Ces derniers disposent de trente jours pour mettre fin à une éventuelle situation d'incompatibilité. Dans le cas contraire, tout électeur peut saisir le Conseil d'État ; le représentant au Parlement européen est réputé renoncer à son mandat lorsque le juge administratif constate une incompatibilité.
L'article 13 du projet de loi ordinaire tend, par conséquent, à appliquer aux représentants français au Parlement européen les nouvelles incompatibilités prévues par le projet de loi organique 177 ( * ) .
Le I de l'article 13 prévoit la mention, dans la déclaration d'intérêts et d'activités de ces représentants, des participations directes ou indirectes leur conférant le contrôle d'une société, d'une entreprise ou d'un organisme dont l'activité consiste « principalement » dans la fourniture de conseils.
Le 2° de son II prévoit que les représentants français au Parlement européen disposent de trois mois pour céder les participations leur conférant le contrôle d'une structure dont l'activité consiste « principalement » dans la fourniture de prestations de conseils ou pour en confier la gestion à un tiers.
Comme pour les députés et les sénateurs, ce délai serait plus long que la période de trente jours accordée aux parlementaires pour régulariser d'éventuelles incompatibilités professionnelles.

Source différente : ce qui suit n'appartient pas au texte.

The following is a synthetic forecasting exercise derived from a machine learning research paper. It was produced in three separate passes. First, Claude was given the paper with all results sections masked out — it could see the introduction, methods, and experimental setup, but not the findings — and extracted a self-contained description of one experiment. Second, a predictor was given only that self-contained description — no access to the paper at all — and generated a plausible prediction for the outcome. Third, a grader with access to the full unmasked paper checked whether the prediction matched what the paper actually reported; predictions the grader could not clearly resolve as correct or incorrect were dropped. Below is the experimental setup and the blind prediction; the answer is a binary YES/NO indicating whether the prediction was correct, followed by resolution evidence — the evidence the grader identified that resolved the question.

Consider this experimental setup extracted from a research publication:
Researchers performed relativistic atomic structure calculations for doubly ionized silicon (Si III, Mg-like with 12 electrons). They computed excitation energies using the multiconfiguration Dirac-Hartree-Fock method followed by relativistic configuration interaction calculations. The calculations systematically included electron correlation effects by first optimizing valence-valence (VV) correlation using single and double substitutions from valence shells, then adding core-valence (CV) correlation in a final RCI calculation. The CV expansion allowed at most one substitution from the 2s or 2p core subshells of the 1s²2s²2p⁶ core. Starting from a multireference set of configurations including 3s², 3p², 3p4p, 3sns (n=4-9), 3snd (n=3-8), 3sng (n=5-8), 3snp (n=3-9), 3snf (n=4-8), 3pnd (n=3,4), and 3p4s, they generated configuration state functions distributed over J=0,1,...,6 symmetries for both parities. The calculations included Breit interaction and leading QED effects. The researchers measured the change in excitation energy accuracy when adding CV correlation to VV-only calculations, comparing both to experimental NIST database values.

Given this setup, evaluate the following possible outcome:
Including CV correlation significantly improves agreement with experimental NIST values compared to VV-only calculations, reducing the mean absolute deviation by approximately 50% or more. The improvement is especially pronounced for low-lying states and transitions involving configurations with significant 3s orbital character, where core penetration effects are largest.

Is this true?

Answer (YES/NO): YES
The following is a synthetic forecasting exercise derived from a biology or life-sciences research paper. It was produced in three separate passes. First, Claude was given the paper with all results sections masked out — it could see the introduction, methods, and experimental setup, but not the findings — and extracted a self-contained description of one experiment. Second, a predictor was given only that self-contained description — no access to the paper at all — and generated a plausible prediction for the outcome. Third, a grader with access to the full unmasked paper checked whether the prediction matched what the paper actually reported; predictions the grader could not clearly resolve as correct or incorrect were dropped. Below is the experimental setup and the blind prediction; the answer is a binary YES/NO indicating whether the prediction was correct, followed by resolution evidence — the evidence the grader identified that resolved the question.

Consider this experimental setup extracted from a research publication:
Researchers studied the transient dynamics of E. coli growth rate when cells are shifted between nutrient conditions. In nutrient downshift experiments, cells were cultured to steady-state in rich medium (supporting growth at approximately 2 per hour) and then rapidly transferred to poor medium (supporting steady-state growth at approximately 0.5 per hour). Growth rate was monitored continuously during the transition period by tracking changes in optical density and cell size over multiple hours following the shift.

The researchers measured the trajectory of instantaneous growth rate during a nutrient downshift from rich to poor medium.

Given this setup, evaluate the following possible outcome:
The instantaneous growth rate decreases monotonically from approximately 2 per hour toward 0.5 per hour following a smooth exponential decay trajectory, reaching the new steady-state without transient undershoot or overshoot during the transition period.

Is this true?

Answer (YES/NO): NO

Il s'agit, en l'espèce, de prendre en compte l'ampleur des démarches administratives à réaliser 178 ( * ) .
Adoptant la même logique qu'à l'article 7 du projet de loi organique, votre commission a pris soin de distinguer l'interdiction d'acquérir, au cours du mandat, le contrôle d'une structure dont l'activité consiste principalement dans la fourniture de conseils, d'une part, et l'interdiction, sous certaines conditions, de continuer d'exercer le contrôle d'une telle structure, d'autre part.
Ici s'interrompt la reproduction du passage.